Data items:
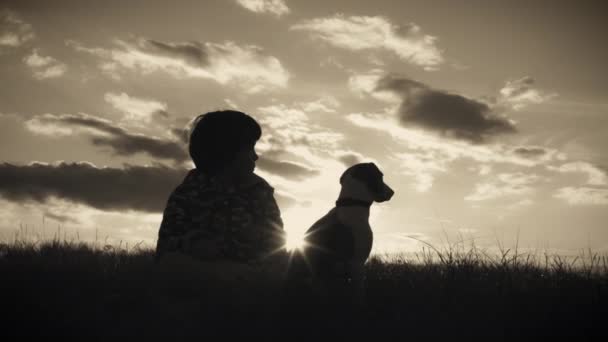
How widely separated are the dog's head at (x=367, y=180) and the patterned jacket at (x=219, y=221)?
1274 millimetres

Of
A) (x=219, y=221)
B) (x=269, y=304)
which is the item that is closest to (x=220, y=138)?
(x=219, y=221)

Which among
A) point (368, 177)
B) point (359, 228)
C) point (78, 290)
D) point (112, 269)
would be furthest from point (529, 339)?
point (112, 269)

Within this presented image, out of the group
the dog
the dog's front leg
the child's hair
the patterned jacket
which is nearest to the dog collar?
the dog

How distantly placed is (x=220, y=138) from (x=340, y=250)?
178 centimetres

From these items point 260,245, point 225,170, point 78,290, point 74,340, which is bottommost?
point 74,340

--

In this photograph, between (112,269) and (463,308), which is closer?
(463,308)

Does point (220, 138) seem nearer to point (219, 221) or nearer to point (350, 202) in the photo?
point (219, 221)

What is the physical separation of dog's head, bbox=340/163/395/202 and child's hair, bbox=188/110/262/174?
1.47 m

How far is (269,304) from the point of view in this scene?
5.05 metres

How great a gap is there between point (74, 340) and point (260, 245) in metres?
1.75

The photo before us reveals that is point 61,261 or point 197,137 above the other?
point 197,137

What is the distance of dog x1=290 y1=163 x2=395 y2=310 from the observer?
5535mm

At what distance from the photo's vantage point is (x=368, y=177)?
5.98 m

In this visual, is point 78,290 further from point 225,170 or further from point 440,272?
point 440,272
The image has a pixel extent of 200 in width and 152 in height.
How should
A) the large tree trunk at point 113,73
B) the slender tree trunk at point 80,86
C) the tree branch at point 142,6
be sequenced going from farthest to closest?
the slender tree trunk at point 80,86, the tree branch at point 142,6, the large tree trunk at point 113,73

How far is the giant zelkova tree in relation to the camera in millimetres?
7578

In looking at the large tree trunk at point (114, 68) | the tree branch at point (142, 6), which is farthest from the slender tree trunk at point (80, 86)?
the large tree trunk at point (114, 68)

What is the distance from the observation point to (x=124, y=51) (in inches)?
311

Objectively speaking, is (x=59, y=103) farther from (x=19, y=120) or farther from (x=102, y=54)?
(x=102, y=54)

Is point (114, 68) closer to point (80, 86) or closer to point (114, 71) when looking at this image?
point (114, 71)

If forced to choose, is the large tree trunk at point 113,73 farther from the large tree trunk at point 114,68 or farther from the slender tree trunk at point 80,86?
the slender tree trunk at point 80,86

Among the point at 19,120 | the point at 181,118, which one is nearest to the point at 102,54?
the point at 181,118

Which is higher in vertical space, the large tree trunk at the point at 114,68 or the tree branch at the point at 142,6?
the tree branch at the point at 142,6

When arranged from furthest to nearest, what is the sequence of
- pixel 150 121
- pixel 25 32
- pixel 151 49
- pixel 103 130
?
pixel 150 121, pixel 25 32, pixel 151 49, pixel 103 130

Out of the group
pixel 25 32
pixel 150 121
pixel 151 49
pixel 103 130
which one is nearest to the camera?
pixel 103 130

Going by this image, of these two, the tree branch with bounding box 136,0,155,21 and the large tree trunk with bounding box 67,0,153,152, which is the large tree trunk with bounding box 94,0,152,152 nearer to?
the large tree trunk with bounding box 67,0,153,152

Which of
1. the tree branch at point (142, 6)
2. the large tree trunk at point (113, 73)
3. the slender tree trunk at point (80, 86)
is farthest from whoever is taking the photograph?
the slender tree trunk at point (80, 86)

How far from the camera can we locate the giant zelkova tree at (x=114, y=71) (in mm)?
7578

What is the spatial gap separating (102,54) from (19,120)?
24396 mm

PROMPT: Could you quote everything from the line containing "The photo before" down to the line containing "the slender tree trunk at point 80,86, the", with both of those lines included, word for word?

SOLVED PROBLEM:
The photo before us reveals that is point 61,261 or point 197,137 above the other?
point 197,137

What is the distance of dog x1=290 y1=163 x2=395 y2=310 from the observer?
5535mm

At what distance from the photo's vantage point is (x=368, y=177)?
5.98 m

In this visual, is point 78,290 further from point 225,170 or further from point 440,272?
point 440,272
The image has a pixel extent of 200 in width and 152 in height.
How should
A) the large tree trunk at point 113,73
B) the slender tree trunk at point 80,86
C) the tree branch at point 142,6
be sequenced going from farthest to closest?
the slender tree trunk at point 80,86, the tree branch at point 142,6, the large tree trunk at point 113,73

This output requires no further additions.